21歳ディケンズ、フリート街デビュー

イギリスの国民作家ディケンズの小説は、タイトルばかり知っていて読んだことはない。

19世紀の人。日本でいえば、ほとんど江戸時代でかすかに明治3年まで生きた。日本での翻訳歴も長く、文学青年・演劇青年にも人気があった。

クリスマス・キャロル」「オリバー・ツイスト」など、なじみのタイトルじゃない本を見つける。

「ボズのスケッチ」未知谷(みちたに)刊。

神田神保町は、本の町。ロンドンの場合は、ストランド街とフリート街。1833年秋、21歳のチャールズ・ディケンズ青年は、書いた小説を世に問うためにフリート街にあった雑誌社に向かった。

「マンスリー・マガジン 12月号」に、初めての原稿は確かに載っていた。「ポブラ並木通りのディナー」。

あれ、僕の付けたタイトルは「郊外での日曜日」だったのにぃ。でも、いい。とにかく印刷されている。

うれしさと得意で涙があふれ、目がかすんでいた。人前に出られる状態じゃなかった。とは、晩年の回顧録

2話3話と続き、1冊にまとめれて「ボズのスケッチ」と単行本で発行された時が、1836年。

このデビュー作に挿絵を載せていたのが、クルックシャンク。ビクトリア時代は「挿絵画家の時代」といわれるほど、現代の画文同載のルーツだった。

ガス灯、石畳、レンガ壁、馬車。ミュージカル「マイ・フェア・レディ」で、イライザがヒギンズ教授に出会うシーン。

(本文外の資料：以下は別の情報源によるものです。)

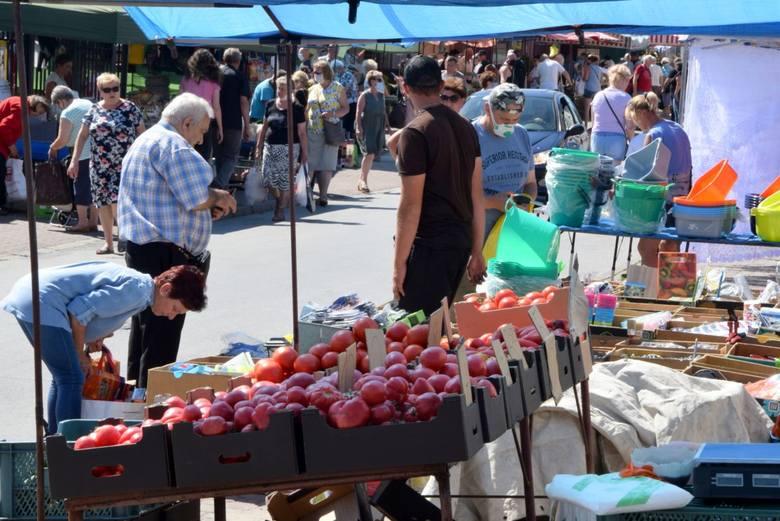 W dzień targowy w Końskich, wtorek 28 lipca ceny podstawowych owoców i warzyw nieco wzrosły - między innymi pomidorów, papryki, cytryn. Są też produkty,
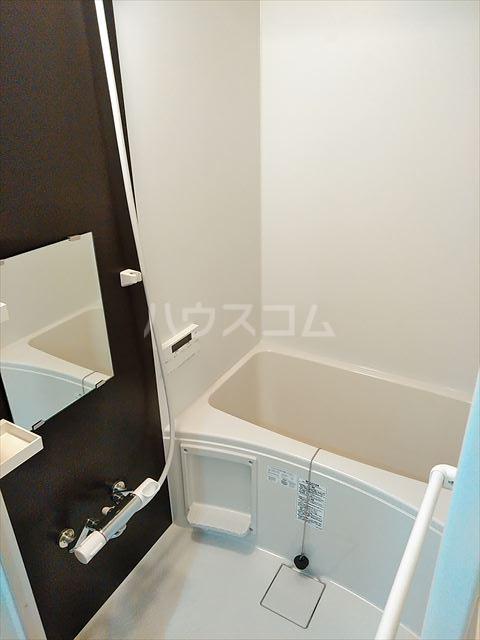 Nina 101号室の風呂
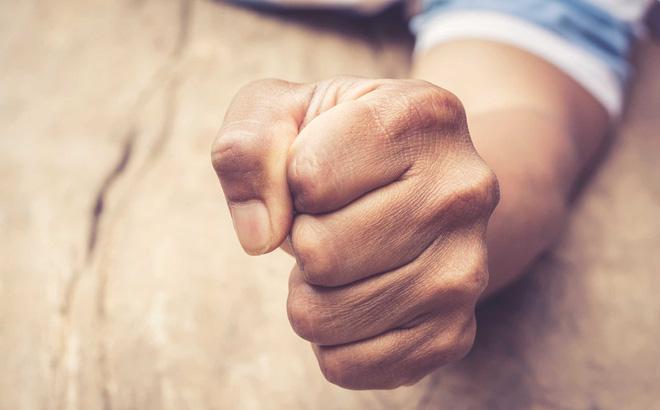 lòng chất chứa thù hận khó buông bỏ mọi thứ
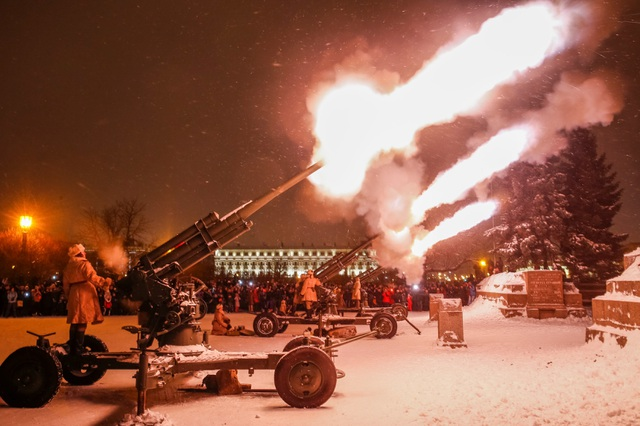 Xe tăng Nga diễu binh rầm rộ kỷ niệm 75 năm chiến thắng Leningrad - 4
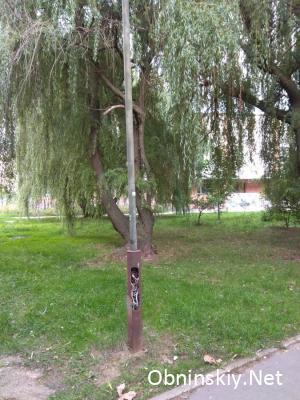 Фонарный столб с торчащими проводами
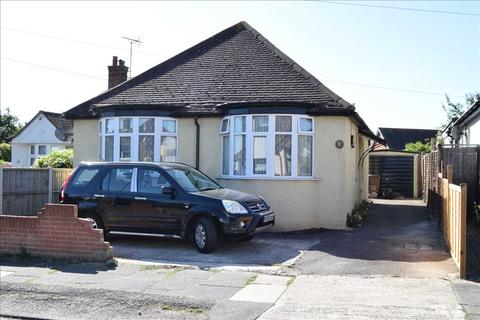 2 bedroom bungalow for sale - The Drive, Chelmsford
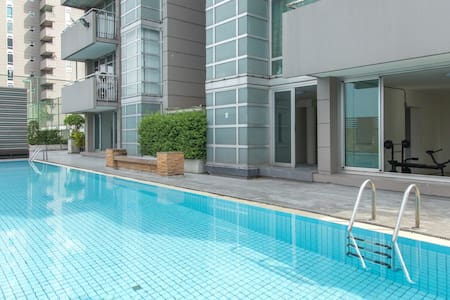 Golden  Lake view Condo  Victoria 1 - Bangpud  Pakkred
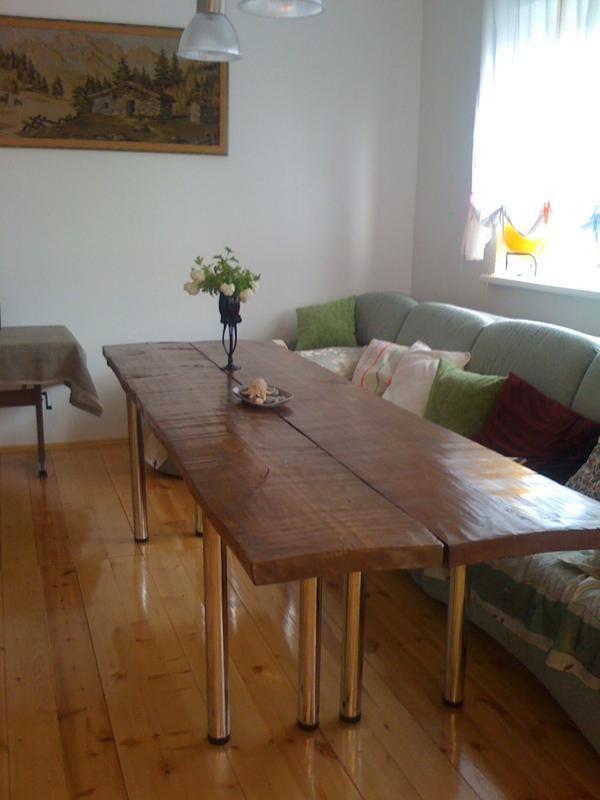 Брутальний гостьовий стіл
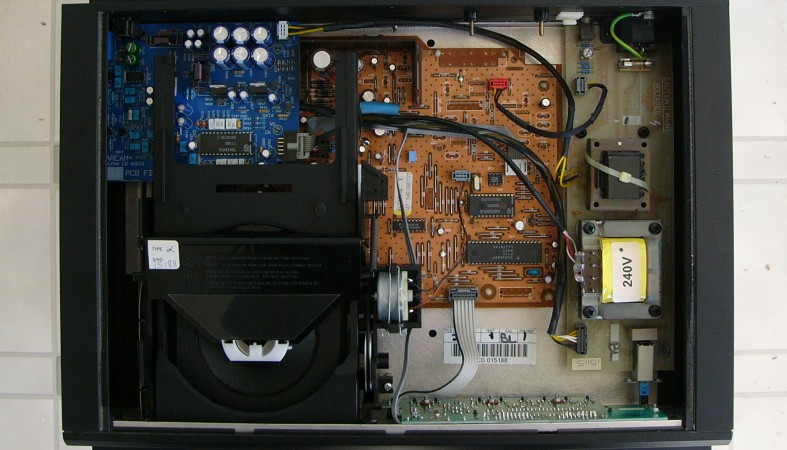 inside classic audio arcam alpha arcam alpha 7r i've owned two examples of this player, one was an arcam alpha, one was an arcam alpha there are only a few differences between the two models,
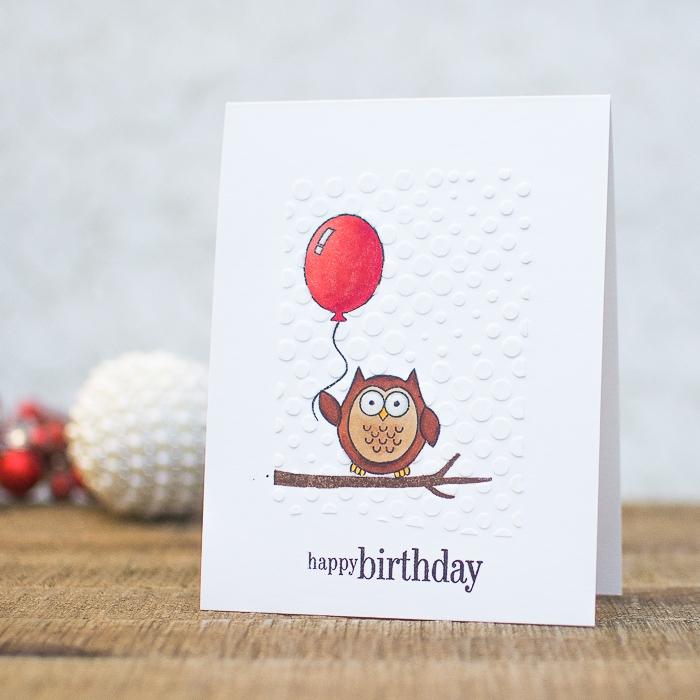 karte aus weißem papier, roter luftballon, eule am ast, geburtstagskarte zum ausfrucken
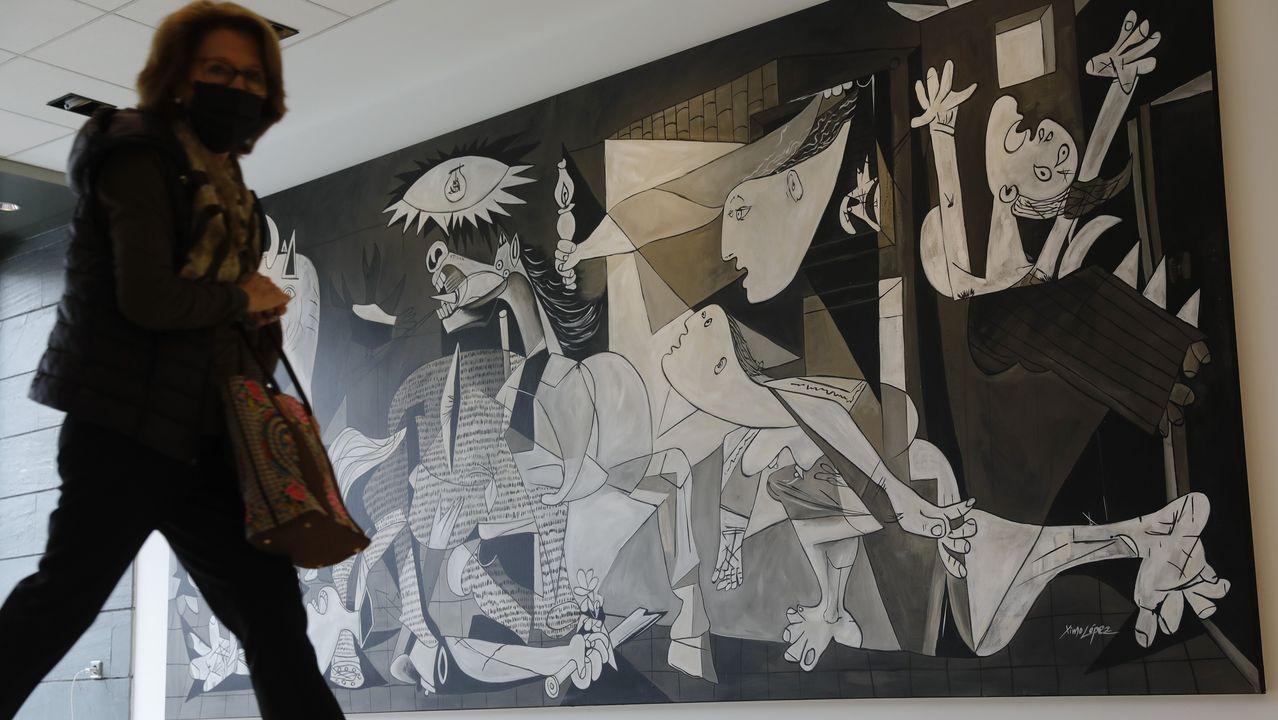 Réplica del Guernica de 5 metros de largo por 2,30 de ancho, «la segunda más grande de España por detrás del cuadro original», asegura el dueño del estudio, Raúl Rodríguez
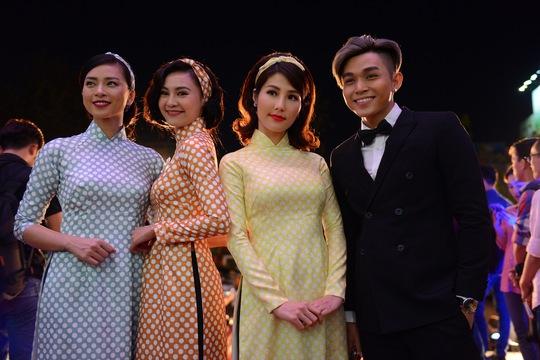 Ngô Thanh Vân và những diễn viên trong dự án phim Cô Ba Sài Gòn của cô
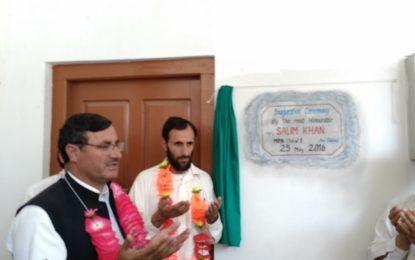 ایم پی اے سلیم خان نے ضلع چترال کے مختلف وادیوں کا دورہ کیا، سکول کا افتتاح،پل اور سڑکوں کے لئے فنڈز کا اعلان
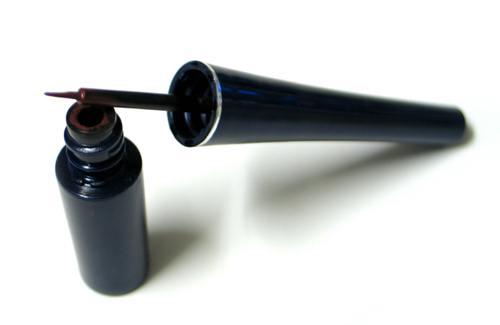 tip-mekap-mata-tahan-lama-liquid-eyeliner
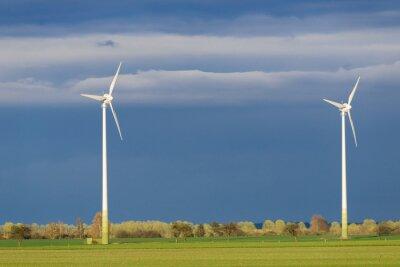 Turbinas de viento en el sol de la tarde después de una tormenta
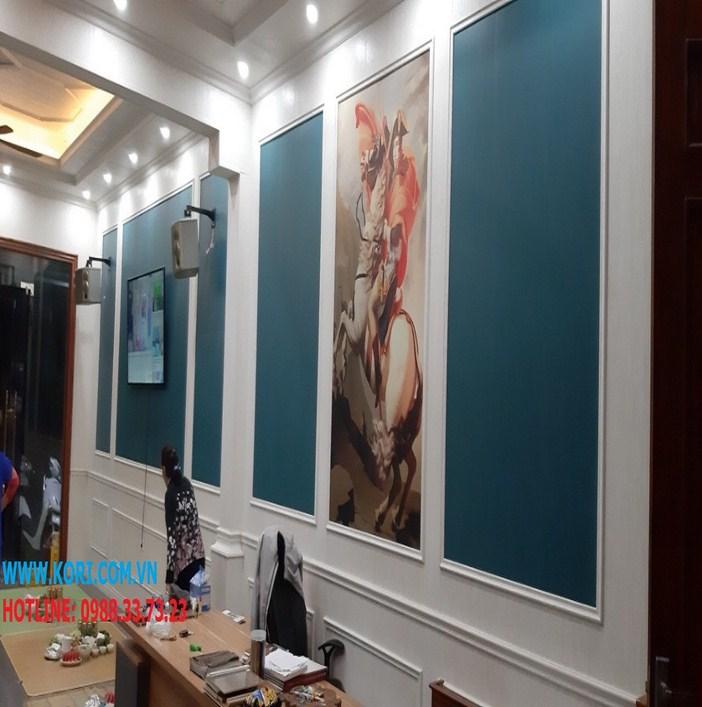 tường nhựa vân gỗ cho phòng khách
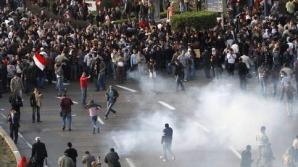 Manifestaţii pro şi contra lui Morsi, soldate cu morţi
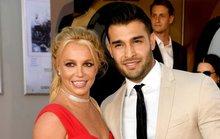 Britney Spears đính hôn, cha cô vội bảo vệ tài sản con gái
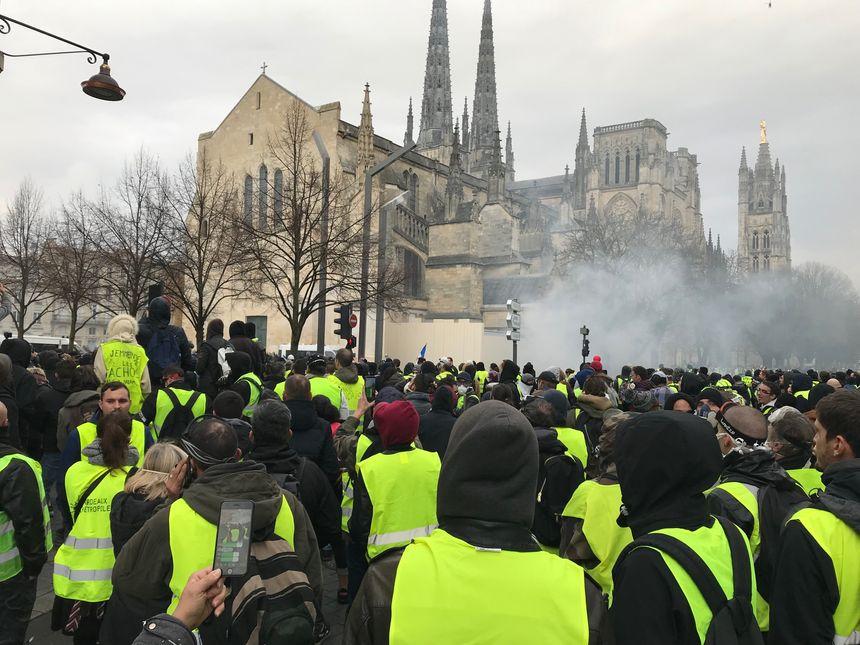 Des gaz lacrymogènes place Pey Barland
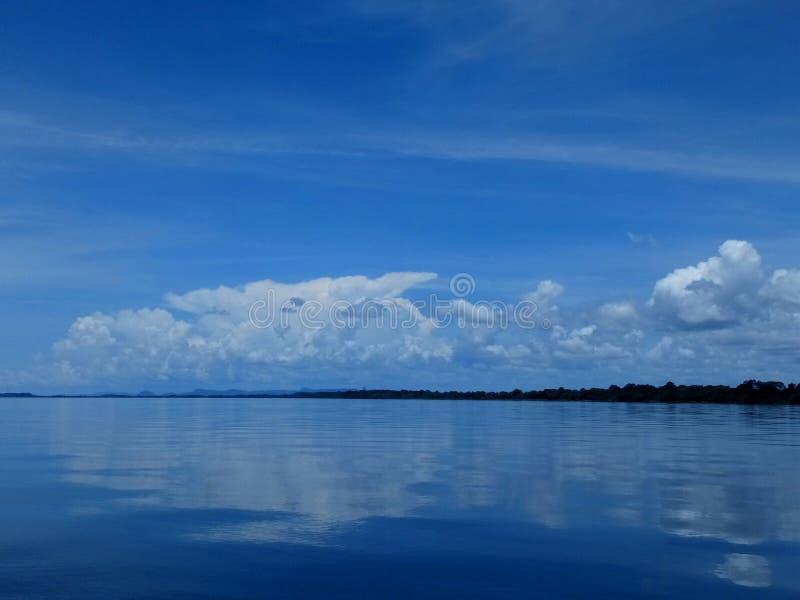 Голубое небо, большой глубины стоковое изображение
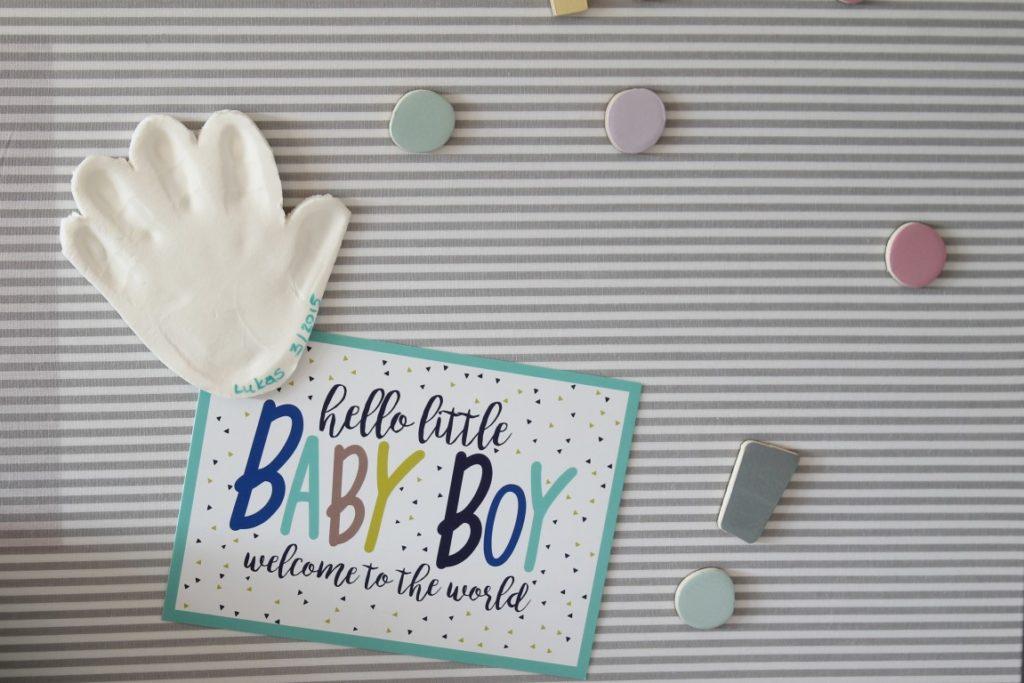 DIY Magnet Modelliermasse Handabdruck Magnetwand skandinavisch schwarz weiss grau pastell Babyzimmer mit tausendkind und Jules kleines Freudenhaus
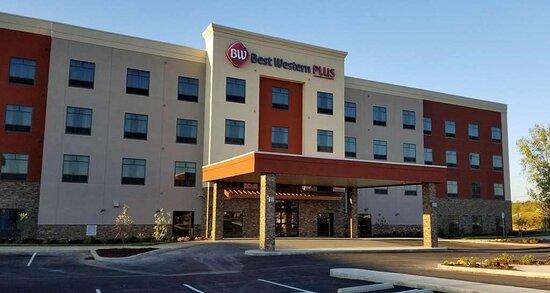 Welcome to the Best Western Plus Elizabethtown Inn & Suites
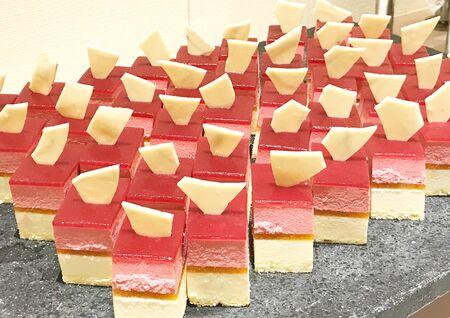 Fresh baked square sliced berry cheese cake 版權商用圖片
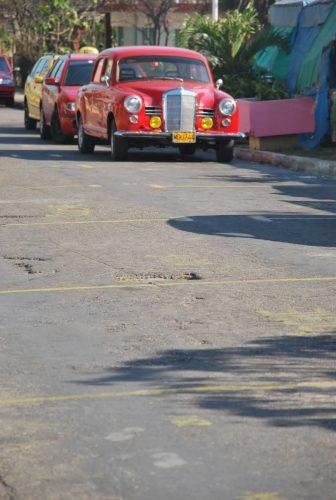 La fila di taxi a Varadero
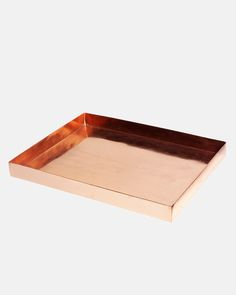 This versatile copper tray is perfect for anywhere in the home. From holding your perfumes in the bathroom to your important documents in the office.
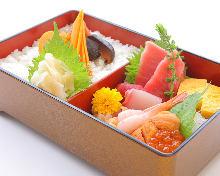 Chirashi sushi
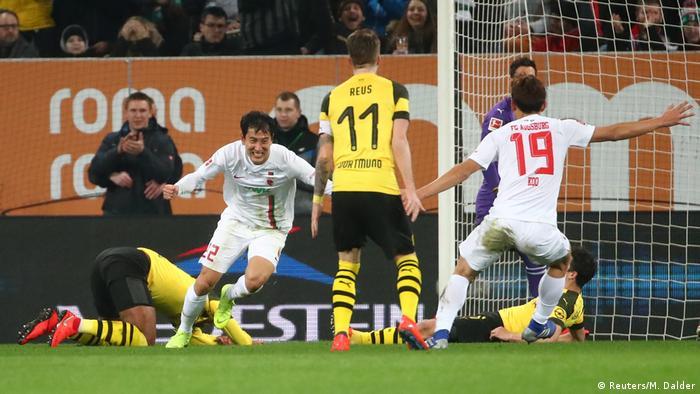 Bundesliga - FC Augsburg v Borussia Dortmund (Reuters/M. Dalder)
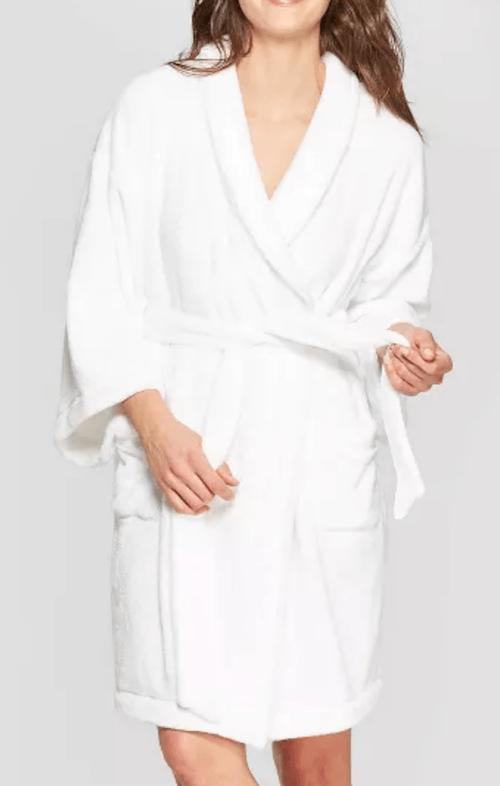 dorm-bathroom-essentials-white-bathrobe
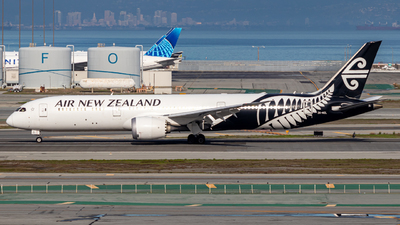 A picture of ZKNZL - Boeing 7879 Dreamliner - Air New Zealand - © Issac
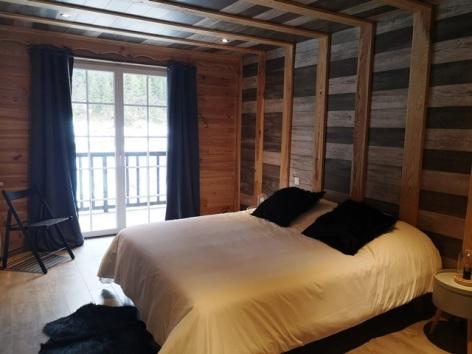 7-Hotel-La-Sapiniere-chambre2-WEB-2.jpg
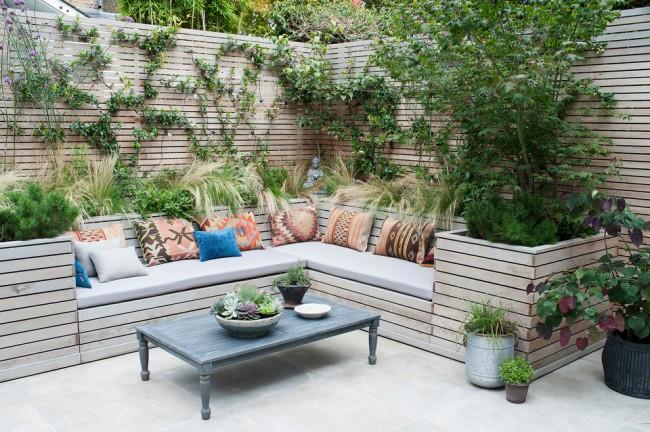 Оформление деревянной ограды участка оплетающими растениями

極貧と金満が、同じ町の空気を呼吸する時代。これも、現代のルーツだね。挿絵画家は、その空気感を写真のような正確さで再現する。クルックシャンクあってのディケンズ

短篇を書きつないで56話、800ページ。翻訳した藤岡啓介さんは粘りの訳業。未知谷の飯島徹さんも粘りの編集だった。